SÜTTE MALİYET HESABI PEŞİN FİYATA GÖRE DEĞİL VADELER GÖZ ÖNÜNDE BULUNDURULARAK YAPILMALI
Ayrıca son zamanda sektördeki firmaların ödeme sürelerindeki vadeleri uzatması, üreticinin ürettiği ürünün parasını geç alması üzerindeki finansman maliyetini artırmaktadır. Mutlaka çiğ süt maliyeti hesaplanırken girdilerin peşin fiyat göre değil, süt ödeme süresinde vadeler göz önünde bulundurularak hesaplanması gerekmektedir. Bu konuda da üretici lehine bir düzenleme yapılmalıdır.
ÖNERİLERİMİZ DİKKATE ALINMAZSA YAKIN ZAMANDA TARIM HAYVANCILIK BÜYÜK ZARAR GÖRECEK
Bu önerilerimiz dikkate alınmaz ve hızlı adımlar atılmazsa yakın zamanda ülkemiz tarım ve hayvancılığı büyük zarar görecektir. Bu zararın göç ve işsizlik gibi sosyal etkilerini de düşünecek olursak, tüketici nezdinde de ithalata dayalı yüksek raf fiyatlarıyla karşılaşılacaktır.

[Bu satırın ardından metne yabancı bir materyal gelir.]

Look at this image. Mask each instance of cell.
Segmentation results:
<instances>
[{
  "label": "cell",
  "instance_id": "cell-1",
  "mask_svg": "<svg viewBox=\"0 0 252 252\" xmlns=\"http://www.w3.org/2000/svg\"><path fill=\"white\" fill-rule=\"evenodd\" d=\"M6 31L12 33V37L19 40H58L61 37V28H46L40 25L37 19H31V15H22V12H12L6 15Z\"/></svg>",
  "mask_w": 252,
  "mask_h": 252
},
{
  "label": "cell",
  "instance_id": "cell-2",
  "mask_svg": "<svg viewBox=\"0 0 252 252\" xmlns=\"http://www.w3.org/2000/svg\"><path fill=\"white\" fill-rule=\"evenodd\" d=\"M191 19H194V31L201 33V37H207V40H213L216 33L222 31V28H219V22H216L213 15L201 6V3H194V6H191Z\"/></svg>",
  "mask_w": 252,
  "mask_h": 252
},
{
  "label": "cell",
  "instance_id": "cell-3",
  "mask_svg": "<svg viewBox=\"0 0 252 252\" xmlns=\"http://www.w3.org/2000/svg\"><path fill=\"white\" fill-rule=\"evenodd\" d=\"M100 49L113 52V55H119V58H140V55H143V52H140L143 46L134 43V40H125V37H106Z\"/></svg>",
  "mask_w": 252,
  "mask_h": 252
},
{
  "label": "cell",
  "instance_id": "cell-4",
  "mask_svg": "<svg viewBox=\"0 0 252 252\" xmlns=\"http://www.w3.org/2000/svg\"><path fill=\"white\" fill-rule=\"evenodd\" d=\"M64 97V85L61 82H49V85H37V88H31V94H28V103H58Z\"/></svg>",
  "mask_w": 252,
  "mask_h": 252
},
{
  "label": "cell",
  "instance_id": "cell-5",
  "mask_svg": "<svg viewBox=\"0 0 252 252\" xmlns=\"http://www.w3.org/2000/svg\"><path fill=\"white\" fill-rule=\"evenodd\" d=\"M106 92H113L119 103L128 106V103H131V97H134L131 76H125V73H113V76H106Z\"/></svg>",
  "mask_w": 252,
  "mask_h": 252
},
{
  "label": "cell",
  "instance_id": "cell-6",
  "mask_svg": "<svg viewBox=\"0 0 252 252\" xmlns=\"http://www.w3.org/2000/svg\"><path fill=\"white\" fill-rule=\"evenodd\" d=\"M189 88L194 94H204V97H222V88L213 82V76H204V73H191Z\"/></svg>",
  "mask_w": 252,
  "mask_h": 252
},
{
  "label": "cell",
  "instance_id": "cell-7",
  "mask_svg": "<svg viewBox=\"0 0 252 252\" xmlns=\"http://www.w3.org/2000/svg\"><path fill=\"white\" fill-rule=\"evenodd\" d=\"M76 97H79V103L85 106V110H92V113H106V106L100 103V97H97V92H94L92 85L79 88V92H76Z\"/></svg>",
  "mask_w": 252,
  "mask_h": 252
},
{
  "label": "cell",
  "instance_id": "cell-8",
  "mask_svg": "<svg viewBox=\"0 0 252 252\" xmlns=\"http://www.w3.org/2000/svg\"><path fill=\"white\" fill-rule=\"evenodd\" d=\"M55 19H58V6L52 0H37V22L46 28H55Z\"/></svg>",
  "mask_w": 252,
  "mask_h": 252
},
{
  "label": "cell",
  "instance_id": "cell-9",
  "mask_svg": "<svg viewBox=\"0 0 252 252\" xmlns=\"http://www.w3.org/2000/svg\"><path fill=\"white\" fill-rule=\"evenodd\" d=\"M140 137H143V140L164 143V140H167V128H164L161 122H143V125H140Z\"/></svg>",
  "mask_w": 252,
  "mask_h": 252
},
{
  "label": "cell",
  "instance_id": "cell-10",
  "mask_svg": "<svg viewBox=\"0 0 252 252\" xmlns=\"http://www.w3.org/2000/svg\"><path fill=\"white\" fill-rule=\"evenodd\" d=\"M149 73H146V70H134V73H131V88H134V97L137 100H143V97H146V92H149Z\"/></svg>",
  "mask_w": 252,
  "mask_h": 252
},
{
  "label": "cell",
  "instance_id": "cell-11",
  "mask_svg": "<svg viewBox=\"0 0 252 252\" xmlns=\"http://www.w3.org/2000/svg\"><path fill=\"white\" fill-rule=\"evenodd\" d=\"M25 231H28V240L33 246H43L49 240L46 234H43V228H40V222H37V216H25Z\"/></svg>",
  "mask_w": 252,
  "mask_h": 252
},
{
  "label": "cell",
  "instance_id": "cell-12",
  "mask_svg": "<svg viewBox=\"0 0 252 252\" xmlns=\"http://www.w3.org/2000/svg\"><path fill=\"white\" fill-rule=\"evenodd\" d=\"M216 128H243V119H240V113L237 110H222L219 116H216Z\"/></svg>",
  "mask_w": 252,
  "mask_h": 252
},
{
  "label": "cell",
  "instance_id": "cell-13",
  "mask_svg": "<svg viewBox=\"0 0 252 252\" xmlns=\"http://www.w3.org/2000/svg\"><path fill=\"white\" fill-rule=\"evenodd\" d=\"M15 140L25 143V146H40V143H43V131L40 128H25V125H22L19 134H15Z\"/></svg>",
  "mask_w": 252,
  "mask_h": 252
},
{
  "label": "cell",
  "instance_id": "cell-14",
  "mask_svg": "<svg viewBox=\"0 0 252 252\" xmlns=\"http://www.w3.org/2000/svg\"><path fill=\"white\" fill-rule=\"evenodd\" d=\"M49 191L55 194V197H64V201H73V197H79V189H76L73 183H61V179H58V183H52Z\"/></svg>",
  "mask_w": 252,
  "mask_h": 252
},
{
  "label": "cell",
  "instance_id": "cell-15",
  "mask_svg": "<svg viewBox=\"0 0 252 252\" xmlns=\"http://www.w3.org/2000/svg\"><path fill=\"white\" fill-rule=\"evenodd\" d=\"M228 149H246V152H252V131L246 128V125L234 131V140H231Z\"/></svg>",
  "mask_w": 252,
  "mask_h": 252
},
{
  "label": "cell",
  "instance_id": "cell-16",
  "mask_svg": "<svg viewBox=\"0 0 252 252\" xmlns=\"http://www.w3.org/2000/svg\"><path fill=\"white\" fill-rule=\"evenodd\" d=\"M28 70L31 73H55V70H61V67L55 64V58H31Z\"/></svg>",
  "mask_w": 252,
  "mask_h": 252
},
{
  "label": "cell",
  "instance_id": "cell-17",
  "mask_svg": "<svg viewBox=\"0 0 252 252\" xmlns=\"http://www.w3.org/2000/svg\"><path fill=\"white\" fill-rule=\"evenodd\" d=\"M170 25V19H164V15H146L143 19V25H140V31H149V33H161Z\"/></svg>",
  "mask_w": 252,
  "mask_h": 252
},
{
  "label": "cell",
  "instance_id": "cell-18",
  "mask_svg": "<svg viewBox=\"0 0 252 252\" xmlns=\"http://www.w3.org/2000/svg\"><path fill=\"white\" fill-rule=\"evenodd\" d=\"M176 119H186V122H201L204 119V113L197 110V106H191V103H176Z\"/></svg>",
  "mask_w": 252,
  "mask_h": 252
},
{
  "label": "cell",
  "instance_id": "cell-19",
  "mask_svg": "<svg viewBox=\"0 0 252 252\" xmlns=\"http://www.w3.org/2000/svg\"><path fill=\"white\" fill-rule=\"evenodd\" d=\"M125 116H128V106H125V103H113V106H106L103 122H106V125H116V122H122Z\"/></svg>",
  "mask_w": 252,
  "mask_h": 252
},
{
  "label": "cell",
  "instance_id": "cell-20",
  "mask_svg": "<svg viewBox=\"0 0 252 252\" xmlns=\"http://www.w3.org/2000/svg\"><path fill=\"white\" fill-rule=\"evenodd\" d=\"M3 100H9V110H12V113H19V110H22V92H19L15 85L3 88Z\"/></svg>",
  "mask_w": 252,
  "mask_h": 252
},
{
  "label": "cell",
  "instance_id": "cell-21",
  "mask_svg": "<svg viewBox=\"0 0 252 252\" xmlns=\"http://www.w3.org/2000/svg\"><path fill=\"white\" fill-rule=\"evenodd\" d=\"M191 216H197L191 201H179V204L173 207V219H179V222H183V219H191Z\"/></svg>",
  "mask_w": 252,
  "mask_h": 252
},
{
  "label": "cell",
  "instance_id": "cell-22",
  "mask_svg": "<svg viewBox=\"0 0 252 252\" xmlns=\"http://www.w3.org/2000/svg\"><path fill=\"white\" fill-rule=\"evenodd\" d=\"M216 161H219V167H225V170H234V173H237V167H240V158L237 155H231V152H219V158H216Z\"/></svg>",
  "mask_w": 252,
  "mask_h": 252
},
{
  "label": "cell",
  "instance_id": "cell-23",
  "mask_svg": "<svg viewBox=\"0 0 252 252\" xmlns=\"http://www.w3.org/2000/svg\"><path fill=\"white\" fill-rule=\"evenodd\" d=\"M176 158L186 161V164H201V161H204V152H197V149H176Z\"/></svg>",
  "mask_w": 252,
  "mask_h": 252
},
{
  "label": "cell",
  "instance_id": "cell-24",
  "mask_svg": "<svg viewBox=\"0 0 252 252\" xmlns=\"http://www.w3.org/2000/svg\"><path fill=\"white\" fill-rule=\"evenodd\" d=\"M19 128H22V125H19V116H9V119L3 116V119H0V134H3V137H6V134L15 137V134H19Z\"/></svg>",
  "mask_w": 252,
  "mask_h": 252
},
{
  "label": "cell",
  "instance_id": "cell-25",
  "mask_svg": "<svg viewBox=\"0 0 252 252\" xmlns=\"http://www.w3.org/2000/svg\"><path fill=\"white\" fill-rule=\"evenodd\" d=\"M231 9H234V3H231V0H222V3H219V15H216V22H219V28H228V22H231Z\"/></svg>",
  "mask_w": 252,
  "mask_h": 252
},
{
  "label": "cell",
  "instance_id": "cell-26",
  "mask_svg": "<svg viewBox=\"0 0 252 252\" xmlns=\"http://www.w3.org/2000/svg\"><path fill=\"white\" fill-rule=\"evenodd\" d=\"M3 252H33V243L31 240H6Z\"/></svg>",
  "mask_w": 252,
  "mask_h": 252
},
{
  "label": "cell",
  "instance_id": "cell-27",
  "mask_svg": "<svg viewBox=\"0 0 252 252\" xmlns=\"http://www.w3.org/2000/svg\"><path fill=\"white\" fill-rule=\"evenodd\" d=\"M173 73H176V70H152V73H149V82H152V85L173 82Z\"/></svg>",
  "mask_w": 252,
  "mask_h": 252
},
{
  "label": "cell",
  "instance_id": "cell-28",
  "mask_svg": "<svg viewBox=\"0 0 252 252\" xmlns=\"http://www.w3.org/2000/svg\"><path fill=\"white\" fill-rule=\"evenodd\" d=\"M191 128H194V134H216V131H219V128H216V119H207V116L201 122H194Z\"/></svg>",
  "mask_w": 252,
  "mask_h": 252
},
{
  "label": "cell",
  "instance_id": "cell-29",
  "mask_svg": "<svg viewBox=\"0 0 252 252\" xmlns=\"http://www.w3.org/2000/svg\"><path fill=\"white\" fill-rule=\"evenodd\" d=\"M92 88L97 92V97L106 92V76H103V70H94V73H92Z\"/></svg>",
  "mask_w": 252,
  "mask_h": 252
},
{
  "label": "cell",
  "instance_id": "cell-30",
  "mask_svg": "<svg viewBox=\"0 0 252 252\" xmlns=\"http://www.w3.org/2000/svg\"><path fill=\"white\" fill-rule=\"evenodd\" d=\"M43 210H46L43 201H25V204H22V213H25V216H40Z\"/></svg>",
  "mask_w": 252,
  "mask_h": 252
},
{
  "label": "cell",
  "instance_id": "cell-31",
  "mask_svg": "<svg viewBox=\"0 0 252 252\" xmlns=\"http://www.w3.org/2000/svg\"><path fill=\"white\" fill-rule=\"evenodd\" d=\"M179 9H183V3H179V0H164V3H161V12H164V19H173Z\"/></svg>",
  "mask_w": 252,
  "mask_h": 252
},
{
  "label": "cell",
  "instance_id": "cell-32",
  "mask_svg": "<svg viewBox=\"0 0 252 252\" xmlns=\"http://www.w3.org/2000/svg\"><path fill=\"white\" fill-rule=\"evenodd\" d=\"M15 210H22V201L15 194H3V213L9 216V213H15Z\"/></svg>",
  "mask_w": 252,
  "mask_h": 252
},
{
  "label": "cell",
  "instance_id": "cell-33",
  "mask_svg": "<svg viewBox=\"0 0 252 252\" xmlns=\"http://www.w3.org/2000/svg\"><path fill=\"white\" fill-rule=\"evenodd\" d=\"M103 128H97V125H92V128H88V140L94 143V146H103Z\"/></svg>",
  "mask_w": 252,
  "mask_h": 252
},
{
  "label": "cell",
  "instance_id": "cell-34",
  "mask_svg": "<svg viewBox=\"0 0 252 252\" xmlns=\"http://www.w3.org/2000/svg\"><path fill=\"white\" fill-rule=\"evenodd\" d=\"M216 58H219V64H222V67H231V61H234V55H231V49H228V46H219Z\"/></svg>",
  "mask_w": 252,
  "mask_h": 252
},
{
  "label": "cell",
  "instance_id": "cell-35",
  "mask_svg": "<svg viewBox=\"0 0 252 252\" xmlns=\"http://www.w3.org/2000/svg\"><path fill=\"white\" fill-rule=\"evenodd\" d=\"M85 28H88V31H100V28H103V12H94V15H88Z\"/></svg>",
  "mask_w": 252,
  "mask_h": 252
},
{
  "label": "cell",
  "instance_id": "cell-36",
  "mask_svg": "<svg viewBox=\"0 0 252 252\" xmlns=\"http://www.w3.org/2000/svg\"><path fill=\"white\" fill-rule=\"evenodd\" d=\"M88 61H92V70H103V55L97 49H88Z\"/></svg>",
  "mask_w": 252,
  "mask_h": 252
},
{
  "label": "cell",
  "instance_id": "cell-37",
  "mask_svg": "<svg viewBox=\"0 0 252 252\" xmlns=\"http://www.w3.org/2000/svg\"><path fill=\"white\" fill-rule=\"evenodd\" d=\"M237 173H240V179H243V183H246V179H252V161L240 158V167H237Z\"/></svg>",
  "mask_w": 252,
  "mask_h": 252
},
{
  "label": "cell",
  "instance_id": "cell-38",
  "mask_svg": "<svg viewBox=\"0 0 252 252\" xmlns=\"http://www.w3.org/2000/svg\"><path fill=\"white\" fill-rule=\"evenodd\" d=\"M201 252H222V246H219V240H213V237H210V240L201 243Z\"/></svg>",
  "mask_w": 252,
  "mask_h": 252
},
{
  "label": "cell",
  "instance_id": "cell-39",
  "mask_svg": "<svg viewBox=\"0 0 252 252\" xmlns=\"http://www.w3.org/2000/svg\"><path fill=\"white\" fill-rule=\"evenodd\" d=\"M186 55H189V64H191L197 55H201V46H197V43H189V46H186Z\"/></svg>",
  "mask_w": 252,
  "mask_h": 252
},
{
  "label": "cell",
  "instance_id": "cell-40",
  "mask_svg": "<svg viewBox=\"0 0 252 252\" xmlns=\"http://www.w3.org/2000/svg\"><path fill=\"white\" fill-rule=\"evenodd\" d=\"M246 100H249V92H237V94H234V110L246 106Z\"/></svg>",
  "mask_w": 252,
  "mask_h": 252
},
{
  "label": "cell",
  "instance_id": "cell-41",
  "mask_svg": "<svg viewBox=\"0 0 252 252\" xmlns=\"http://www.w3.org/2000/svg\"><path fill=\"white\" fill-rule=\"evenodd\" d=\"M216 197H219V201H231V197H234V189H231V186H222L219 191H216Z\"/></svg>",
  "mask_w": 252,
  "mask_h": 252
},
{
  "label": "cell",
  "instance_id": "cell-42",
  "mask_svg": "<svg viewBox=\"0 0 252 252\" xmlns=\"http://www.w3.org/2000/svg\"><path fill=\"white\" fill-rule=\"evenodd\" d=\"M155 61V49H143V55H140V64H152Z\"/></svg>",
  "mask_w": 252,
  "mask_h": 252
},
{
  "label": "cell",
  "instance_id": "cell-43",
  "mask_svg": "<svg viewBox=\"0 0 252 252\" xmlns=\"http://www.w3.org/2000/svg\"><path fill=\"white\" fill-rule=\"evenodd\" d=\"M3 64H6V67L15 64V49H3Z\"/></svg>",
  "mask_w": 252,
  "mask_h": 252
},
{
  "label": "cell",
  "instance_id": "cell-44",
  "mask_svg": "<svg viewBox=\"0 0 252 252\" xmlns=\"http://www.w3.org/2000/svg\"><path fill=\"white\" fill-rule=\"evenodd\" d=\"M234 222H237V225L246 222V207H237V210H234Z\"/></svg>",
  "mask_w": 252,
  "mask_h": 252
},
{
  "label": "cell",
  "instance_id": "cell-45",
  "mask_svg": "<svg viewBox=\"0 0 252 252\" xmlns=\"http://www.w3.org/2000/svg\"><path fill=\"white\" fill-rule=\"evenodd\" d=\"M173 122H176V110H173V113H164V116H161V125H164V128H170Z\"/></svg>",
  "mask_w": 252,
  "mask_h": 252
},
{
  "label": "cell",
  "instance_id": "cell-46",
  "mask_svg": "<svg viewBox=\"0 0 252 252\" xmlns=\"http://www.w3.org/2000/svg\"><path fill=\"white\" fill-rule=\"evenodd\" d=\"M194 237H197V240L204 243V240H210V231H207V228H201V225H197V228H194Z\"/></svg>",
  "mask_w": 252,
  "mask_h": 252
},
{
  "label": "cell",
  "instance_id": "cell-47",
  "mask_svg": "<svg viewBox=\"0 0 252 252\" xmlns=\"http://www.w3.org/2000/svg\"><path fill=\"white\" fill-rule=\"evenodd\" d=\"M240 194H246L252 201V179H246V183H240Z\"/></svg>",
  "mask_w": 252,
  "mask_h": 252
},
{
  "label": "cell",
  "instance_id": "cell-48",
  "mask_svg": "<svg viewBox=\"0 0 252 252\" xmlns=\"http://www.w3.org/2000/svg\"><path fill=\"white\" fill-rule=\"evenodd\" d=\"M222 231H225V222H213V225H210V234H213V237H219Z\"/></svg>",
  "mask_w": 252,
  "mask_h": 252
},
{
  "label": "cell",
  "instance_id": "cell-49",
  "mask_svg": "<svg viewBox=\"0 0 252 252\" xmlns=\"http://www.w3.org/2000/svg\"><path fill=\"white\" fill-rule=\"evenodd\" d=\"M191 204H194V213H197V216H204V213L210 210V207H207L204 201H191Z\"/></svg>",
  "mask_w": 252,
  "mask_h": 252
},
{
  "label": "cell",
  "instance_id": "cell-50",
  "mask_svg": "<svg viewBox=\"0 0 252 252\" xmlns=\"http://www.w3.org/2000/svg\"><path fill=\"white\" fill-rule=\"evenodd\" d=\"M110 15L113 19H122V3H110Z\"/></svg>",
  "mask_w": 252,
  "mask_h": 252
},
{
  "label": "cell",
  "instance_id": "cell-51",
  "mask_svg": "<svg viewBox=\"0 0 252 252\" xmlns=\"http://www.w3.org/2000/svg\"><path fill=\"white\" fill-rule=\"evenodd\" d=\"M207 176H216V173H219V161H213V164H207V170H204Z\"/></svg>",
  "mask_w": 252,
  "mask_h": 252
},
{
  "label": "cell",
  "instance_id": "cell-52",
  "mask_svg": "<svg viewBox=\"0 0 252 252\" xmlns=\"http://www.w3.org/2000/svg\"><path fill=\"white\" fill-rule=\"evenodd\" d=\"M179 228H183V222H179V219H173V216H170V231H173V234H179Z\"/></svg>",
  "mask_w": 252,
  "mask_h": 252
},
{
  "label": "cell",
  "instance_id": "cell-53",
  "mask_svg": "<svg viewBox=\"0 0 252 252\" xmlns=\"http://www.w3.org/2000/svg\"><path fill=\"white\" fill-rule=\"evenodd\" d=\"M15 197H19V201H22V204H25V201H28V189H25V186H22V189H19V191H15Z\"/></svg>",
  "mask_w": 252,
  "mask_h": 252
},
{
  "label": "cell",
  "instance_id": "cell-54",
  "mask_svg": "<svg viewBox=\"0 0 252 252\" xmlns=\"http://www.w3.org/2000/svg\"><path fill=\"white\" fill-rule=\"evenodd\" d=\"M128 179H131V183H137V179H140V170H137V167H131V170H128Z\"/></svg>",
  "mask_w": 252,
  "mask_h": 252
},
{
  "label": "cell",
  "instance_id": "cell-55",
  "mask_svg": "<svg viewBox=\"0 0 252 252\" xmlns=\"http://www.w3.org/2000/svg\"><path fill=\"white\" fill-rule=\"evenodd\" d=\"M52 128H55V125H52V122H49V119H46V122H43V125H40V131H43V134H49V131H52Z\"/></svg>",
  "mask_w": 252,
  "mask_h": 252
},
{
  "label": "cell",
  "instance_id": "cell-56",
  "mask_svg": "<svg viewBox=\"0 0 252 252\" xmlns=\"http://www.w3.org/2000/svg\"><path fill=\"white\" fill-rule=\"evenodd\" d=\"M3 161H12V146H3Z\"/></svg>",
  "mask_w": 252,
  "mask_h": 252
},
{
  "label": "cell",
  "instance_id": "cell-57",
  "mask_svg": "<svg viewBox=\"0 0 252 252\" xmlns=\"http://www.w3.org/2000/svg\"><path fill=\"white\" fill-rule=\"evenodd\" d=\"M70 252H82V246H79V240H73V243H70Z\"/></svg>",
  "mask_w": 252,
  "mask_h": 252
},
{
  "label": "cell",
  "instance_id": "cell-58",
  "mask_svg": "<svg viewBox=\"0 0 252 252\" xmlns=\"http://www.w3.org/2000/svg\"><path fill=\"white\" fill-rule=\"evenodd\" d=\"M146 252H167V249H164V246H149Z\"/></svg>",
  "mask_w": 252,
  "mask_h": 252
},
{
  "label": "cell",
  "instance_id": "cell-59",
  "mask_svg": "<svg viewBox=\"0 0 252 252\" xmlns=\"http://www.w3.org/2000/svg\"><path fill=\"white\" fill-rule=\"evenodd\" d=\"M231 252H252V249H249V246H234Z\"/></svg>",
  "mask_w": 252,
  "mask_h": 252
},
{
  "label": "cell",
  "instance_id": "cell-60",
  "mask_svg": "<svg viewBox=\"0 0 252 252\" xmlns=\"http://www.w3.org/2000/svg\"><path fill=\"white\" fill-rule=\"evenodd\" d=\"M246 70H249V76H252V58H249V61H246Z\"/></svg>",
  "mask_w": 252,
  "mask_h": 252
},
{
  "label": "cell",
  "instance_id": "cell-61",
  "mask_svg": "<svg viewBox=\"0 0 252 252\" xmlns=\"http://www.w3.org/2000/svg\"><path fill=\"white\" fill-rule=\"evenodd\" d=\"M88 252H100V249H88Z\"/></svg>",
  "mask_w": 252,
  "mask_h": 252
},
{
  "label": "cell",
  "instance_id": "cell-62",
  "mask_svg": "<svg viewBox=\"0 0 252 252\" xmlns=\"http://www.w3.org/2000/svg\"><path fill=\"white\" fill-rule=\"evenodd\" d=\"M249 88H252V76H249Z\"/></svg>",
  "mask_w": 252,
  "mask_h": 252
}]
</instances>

ARTIK VAKİT DARALIYOR DEMİYORUZ VAKİT GEÇTİ YANGIN YERİ DİYORUZ
Ülkemizin baş tacı olan üreticilerimizi, üretimden bir koparırsak tekrar geri döndürmemiz, sektörü yeniden canlandırmamız mümkün değildir. Artık vakit daralıyor demiyor vakit geçti ortalık yangın yeri diyoruz. Yetkililerin özellikle kuruluş amacı belli olan Ulusal Süt Konseyinin sorunları kulak ardı etmemesini ve artık çözüm için elini çabuk tutmasını bekliyoruz. Kamuoyuna saygılarımızla.